A past contributor, China, has gone off the map and isn’t submitting results to Top500. One submission for the Gordon Bell awards is a Chinese Exascale system, but there were no submissions of the system’s performance to the Top500.

Beyond raw horsepower, DoE’s Diachin is also trying new ways to scale performance within the current hardware limitations.

One such idea is using mixed precision and a wider implementation of accelerated computing. Also, DoE is looking at incorporating AI into large multiphysics models and enveloping that into classical computing to reach faster results.

“From our perspective, one of the things we’re really looking toward is some of these algorithmic improvements and broader incorporation of those kinds of technologies to accelerate applications while keeping the power footprint manageable,” Diachin said.

Many labs are also looking at their old code written in languages like Fortran 77 and rewriting and recompiling it for accelerated computing environments.

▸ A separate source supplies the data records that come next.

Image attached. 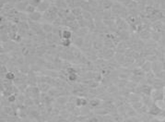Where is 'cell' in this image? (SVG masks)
<instances>
[{
	"label": "cell",
	"instance_id": "obj_1",
	"mask_svg": "<svg viewBox=\"0 0 165 122\" xmlns=\"http://www.w3.org/2000/svg\"><path fill=\"white\" fill-rule=\"evenodd\" d=\"M151 98L155 102H158V101H162L163 100L164 96H165V94H164V91L162 90H153L152 93H151Z\"/></svg>",
	"mask_w": 165,
	"mask_h": 122
},
{
	"label": "cell",
	"instance_id": "obj_2",
	"mask_svg": "<svg viewBox=\"0 0 165 122\" xmlns=\"http://www.w3.org/2000/svg\"><path fill=\"white\" fill-rule=\"evenodd\" d=\"M162 109L160 108L157 104L154 103L152 106L150 107H149V111H148V114L152 116V117H158L162 114Z\"/></svg>",
	"mask_w": 165,
	"mask_h": 122
},
{
	"label": "cell",
	"instance_id": "obj_3",
	"mask_svg": "<svg viewBox=\"0 0 165 122\" xmlns=\"http://www.w3.org/2000/svg\"><path fill=\"white\" fill-rule=\"evenodd\" d=\"M101 101L99 99V98H91L90 101H89V104L88 106H90L91 109H96V108L98 107H100L101 106Z\"/></svg>",
	"mask_w": 165,
	"mask_h": 122
},
{
	"label": "cell",
	"instance_id": "obj_4",
	"mask_svg": "<svg viewBox=\"0 0 165 122\" xmlns=\"http://www.w3.org/2000/svg\"><path fill=\"white\" fill-rule=\"evenodd\" d=\"M89 104V100L85 97H77L75 102V106L77 107H83V106H87Z\"/></svg>",
	"mask_w": 165,
	"mask_h": 122
},
{
	"label": "cell",
	"instance_id": "obj_5",
	"mask_svg": "<svg viewBox=\"0 0 165 122\" xmlns=\"http://www.w3.org/2000/svg\"><path fill=\"white\" fill-rule=\"evenodd\" d=\"M56 104L58 106H66V104L69 102V98L68 96H64V95H61V96L57 97L55 100Z\"/></svg>",
	"mask_w": 165,
	"mask_h": 122
},
{
	"label": "cell",
	"instance_id": "obj_6",
	"mask_svg": "<svg viewBox=\"0 0 165 122\" xmlns=\"http://www.w3.org/2000/svg\"><path fill=\"white\" fill-rule=\"evenodd\" d=\"M38 88L41 93H48L49 90H50V85L46 82H40L38 84Z\"/></svg>",
	"mask_w": 165,
	"mask_h": 122
},
{
	"label": "cell",
	"instance_id": "obj_7",
	"mask_svg": "<svg viewBox=\"0 0 165 122\" xmlns=\"http://www.w3.org/2000/svg\"><path fill=\"white\" fill-rule=\"evenodd\" d=\"M141 68L143 69L145 72H149L150 69L152 68V65H151V63L149 62V61H147V62H145L143 65H142Z\"/></svg>",
	"mask_w": 165,
	"mask_h": 122
},
{
	"label": "cell",
	"instance_id": "obj_8",
	"mask_svg": "<svg viewBox=\"0 0 165 122\" xmlns=\"http://www.w3.org/2000/svg\"><path fill=\"white\" fill-rule=\"evenodd\" d=\"M133 74H134V76L142 77V76L145 75V71H144L142 68H135V69L133 70Z\"/></svg>",
	"mask_w": 165,
	"mask_h": 122
},
{
	"label": "cell",
	"instance_id": "obj_9",
	"mask_svg": "<svg viewBox=\"0 0 165 122\" xmlns=\"http://www.w3.org/2000/svg\"><path fill=\"white\" fill-rule=\"evenodd\" d=\"M5 78H6V80L12 81H15V79H16V75H15V73H14V72L8 71L7 73L5 74Z\"/></svg>",
	"mask_w": 165,
	"mask_h": 122
},
{
	"label": "cell",
	"instance_id": "obj_10",
	"mask_svg": "<svg viewBox=\"0 0 165 122\" xmlns=\"http://www.w3.org/2000/svg\"><path fill=\"white\" fill-rule=\"evenodd\" d=\"M71 36H72V33H71L70 30H65L62 32V34H61V38L62 39H70Z\"/></svg>",
	"mask_w": 165,
	"mask_h": 122
},
{
	"label": "cell",
	"instance_id": "obj_11",
	"mask_svg": "<svg viewBox=\"0 0 165 122\" xmlns=\"http://www.w3.org/2000/svg\"><path fill=\"white\" fill-rule=\"evenodd\" d=\"M68 80L70 81H72V82H74V81H76L78 79V74H77V72H72V73H69V74H68Z\"/></svg>",
	"mask_w": 165,
	"mask_h": 122
},
{
	"label": "cell",
	"instance_id": "obj_12",
	"mask_svg": "<svg viewBox=\"0 0 165 122\" xmlns=\"http://www.w3.org/2000/svg\"><path fill=\"white\" fill-rule=\"evenodd\" d=\"M118 91V88L117 86H115V84H111L109 87H108V93H116Z\"/></svg>",
	"mask_w": 165,
	"mask_h": 122
},
{
	"label": "cell",
	"instance_id": "obj_13",
	"mask_svg": "<svg viewBox=\"0 0 165 122\" xmlns=\"http://www.w3.org/2000/svg\"><path fill=\"white\" fill-rule=\"evenodd\" d=\"M61 45L66 47H68L71 45V40L70 39H63V40L61 41Z\"/></svg>",
	"mask_w": 165,
	"mask_h": 122
},
{
	"label": "cell",
	"instance_id": "obj_14",
	"mask_svg": "<svg viewBox=\"0 0 165 122\" xmlns=\"http://www.w3.org/2000/svg\"><path fill=\"white\" fill-rule=\"evenodd\" d=\"M83 43H84V41H83L82 38H77V39H76L75 45H77L78 47H81L83 45Z\"/></svg>",
	"mask_w": 165,
	"mask_h": 122
},
{
	"label": "cell",
	"instance_id": "obj_15",
	"mask_svg": "<svg viewBox=\"0 0 165 122\" xmlns=\"http://www.w3.org/2000/svg\"><path fill=\"white\" fill-rule=\"evenodd\" d=\"M86 122H100L98 117L96 116H91V117H89V119H87Z\"/></svg>",
	"mask_w": 165,
	"mask_h": 122
},
{
	"label": "cell",
	"instance_id": "obj_16",
	"mask_svg": "<svg viewBox=\"0 0 165 122\" xmlns=\"http://www.w3.org/2000/svg\"><path fill=\"white\" fill-rule=\"evenodd\" d=\"M43 32H45V33H50L52 30V27L48 24H44L43 26Z\"/></svg>",
	"mask_w": 165,
	"mask_h": 122
},
{
	"label": "cell",
	"instance_id": "obj_17",
	"mask_svg": "<svg viewBox=\"0 0 165 122\" xmlns=\"http://www.w3.org/2000/svg\"><path fill=\"white\" fill-rule=\"evenodd\" d=\"M124 122H134V121H133V119L130 117V119H124Z\"/></svg>",
	"mask_w": 165,
	"mask_h": 122
},
{
	"label": "cell",
	"instance_id": "obj_18",
	"mask_svg": "<svg viewBox=\"0 0 165 122\" xmlns=\"http://www.w3.org/2000/svg\"><path fill=\"white\" fill-rule=\"evenodd\" d=\"M160 122H165V117H164V119H162V120H160Z\"/></svg>",
	"mask_w": 165,
	"mask_h": 122
},
{
	"label": "cell",
	"instance_id": "obj_19",
	"mask_svg": "<svg viewBox=\"0 0 165 122\" xmlns=\"http://www.w3.org/2000/svg\"><path fill=\"white\" fill-rule=\"evenodd\" d=\"M75 122H84V121H79V120H76Z\"/></svg>",
	"mask_w": 165,
	"mask_h": 122
},
{
	"label": "cell",
	"instance_id": "obj_20",
	"mask_svg": "<svg viewBox=\"0 0 165 122\" xmlns=\"http://www.w3.org/2000/svg\"><path fill=\"white\" fill-rule=\"evenodd\" d=\"M163 102L165 103V96H164V98H163Z\"/></svg>",
	"mask_w": 165,
	"mask_h": 122
},
{
	"label": "cell",
	"instance_id": "obj_21",
	"mask_svg": "<svg viewBox=\"0 0 165 122\" xmlns=\"http://www.w3.org/2000/svg\"><path fill=\"white\" fill-rule=\"evenodd\" d=\"M163 90H164V94H165V87H164V89H163Z\"/></svg>",
	"mask_w": 165,
	"mask_h": 122
},
{
	"label": "cell",
	"instance_id": "obj_22",
	"mask_svg": "<svg viewBox=\"0 0 165 122\" xmlns=\"http://www.w3.org/2000/svg\"><path fill=\"white\" fill-rule=\"evenodd\" d=\"M114 122H115V121H114Z\"/></svg>",
	"mask_w": 165,
	"mask_h": 122
}]
</instances>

This approach “will help future-proof many of these codes by extracting layers that are specific to different kinds of hardware and allowing them to be more performance portable with less work,” Diachin said.

Hardware and algorithmic improvements gave performance improvements mostly in the 200x to 300x range and “as much as even several 1000 times improvement,” Diachin said.

The labs typically rely on E4S, or Extreme-scale Scientific Software, comprising debugging, runtime, math, visualization, and compression tools. It has more than 115 packages and is being pushed out to academia, scientific organizations, and other U.S. government agencies.